──────── Document text ────────

Spiked is an online magazine initially edited by Times columnist, Mick Hume, and later by Brendan O'Neill. It claims to be 'entirely independent'.  

Spiked was launched in 2000 after the magazine Hume edited, LM, was sued out of existence in a libel action. Spiked's managing editor is Helene Guldberg, LM's ex-publisher. Her co-publisher launched Spiked's sister organisation, the Institute of Ideas (IoI) around the same time. The staff and many of Spiked's contributors are members of the same network of  Living Marxism/Revolutionary Communist Party supporters (see also: Tracey Brown, Fiona Fox, John Gillott, Bill Durodié, Tony Gilland , Mike Fitzpatrick , Juliet Tizzard, Ellen Raphael).

As well as pro-GM articles, including ones by Vivian Moses of CropGen and the man at the heart of the notorious LM libel case, Thomas Deichmann, Spiked-online has carried  reassuring articles about pesticide residues in food (nothing to worry about), and articles attacking organic food by Dennis and Alex Avery of the Hudson Institute.   

Spiked has also run a series of online debates about the environment sponsored by the Natural Environment Research Council (NERC), a UK public funding body whose mission is to support independent scientific research in the environmental sciences.   

One of the series was an online debate on GM. It was initiated with the opinions of 'five experts'. Three responses from other 'experts in the field' were also commissioned by Spiked. Of these eight experts selected by Spiked, only one has been known to take a critical attitude towards the technology. This seems difficult to square with such NERC watchwords as 'independent' and 'impartial'.  

When the history of those behind Spiked was drawn to the NERC's attention, their Press Officer, Marion O'Sullivan responded, 'NERC is satisfied that there is no evidence suggesting that, on environmental matters, Spiked have any particular agenda.' (emphasis added)

────────

Problem statement:
Return, word for word, the portion of the text above on Spiked from "Spiked has also" to "watchwords as 'independent' and 'impartial'.".

──────── Information supplied ────────

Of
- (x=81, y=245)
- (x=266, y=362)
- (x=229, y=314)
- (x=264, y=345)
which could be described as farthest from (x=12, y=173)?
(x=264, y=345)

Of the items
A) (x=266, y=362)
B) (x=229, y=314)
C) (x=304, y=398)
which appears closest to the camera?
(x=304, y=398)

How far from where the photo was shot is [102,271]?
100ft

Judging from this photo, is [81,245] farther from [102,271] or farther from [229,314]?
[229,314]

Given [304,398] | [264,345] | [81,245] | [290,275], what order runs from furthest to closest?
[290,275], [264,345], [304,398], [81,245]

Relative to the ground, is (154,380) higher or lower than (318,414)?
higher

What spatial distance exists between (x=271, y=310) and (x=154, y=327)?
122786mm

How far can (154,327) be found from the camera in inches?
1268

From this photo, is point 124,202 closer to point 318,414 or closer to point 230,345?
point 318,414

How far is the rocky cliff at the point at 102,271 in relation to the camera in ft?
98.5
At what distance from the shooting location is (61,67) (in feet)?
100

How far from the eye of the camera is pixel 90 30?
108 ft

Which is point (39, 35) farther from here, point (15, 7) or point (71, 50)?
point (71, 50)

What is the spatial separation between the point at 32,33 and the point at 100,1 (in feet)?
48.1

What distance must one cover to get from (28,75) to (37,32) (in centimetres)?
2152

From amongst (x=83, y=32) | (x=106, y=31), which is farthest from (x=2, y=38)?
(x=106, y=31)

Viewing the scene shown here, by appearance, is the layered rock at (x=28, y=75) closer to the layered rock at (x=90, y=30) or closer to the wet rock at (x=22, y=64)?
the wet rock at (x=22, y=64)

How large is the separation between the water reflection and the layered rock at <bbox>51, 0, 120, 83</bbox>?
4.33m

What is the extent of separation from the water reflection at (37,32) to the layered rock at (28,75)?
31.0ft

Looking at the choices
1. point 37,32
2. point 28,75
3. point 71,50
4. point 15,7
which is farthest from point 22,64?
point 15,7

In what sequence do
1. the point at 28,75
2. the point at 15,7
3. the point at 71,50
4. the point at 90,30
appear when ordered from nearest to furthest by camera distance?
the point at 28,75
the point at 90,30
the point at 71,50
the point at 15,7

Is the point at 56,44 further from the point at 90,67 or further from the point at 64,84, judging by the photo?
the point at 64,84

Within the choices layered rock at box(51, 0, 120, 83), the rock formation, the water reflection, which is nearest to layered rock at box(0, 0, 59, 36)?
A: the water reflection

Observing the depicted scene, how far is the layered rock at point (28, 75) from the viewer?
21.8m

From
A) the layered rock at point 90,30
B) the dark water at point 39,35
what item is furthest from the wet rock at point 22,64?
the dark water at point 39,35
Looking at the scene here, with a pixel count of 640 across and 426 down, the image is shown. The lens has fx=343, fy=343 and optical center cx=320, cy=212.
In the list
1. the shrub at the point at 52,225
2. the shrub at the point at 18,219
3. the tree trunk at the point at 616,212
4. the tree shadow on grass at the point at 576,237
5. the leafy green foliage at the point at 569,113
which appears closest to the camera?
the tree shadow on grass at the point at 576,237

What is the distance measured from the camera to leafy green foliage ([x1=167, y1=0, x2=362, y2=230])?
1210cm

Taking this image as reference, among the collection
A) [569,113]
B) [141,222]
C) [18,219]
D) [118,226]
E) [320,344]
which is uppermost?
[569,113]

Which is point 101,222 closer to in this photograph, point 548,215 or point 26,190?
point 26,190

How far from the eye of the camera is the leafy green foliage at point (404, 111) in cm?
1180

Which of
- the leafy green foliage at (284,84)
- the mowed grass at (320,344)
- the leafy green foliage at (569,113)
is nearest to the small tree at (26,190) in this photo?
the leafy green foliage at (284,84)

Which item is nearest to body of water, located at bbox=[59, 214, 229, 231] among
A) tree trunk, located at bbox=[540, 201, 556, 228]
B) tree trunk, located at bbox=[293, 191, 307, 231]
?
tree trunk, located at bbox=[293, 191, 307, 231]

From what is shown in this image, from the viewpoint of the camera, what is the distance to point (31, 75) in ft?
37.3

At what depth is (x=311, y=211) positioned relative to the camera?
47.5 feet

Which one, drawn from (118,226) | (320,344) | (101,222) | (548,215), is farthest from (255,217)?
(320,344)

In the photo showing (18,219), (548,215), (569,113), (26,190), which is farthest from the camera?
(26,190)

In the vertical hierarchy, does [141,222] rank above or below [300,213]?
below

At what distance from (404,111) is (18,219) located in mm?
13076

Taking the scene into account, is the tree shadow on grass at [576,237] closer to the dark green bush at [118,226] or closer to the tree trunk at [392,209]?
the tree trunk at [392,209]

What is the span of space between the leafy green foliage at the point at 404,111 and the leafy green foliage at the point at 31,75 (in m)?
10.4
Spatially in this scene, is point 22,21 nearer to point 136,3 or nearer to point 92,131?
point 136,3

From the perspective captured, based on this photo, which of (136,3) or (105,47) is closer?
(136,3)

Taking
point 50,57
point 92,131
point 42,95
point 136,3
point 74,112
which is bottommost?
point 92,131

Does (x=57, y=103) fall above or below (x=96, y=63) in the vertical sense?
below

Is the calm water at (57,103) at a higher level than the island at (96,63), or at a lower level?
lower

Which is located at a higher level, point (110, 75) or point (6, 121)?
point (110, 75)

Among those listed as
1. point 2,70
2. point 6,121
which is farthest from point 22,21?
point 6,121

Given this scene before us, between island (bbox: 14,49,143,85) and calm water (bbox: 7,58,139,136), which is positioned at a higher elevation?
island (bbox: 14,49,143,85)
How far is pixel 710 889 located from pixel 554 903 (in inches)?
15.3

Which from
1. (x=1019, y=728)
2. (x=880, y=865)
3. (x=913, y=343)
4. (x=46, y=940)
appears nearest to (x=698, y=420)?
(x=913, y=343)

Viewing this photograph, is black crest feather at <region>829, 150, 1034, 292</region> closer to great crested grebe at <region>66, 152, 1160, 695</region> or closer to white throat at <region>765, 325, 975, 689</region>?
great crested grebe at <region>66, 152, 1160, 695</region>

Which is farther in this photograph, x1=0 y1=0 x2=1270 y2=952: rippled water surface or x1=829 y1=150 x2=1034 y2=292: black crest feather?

────────

Solution:
Spiked has also run a series of online debates about the environment sponsored by the Natural Environment Research Council (NERC), a UK public funding body whose mission is to support independent scientific research in the environmental sciences.   

One of the series was an online debate on GM. It was initiated with the opinions of 'five experts'. Three responses from other 'experts in the field' were also commissioned by Spiked. Of these eight experts selected by Spiked, only one has been known to take a critical attitude towards the technology. This seems difficult to square with such NERC watchwords as 'independent' and 'impartial'.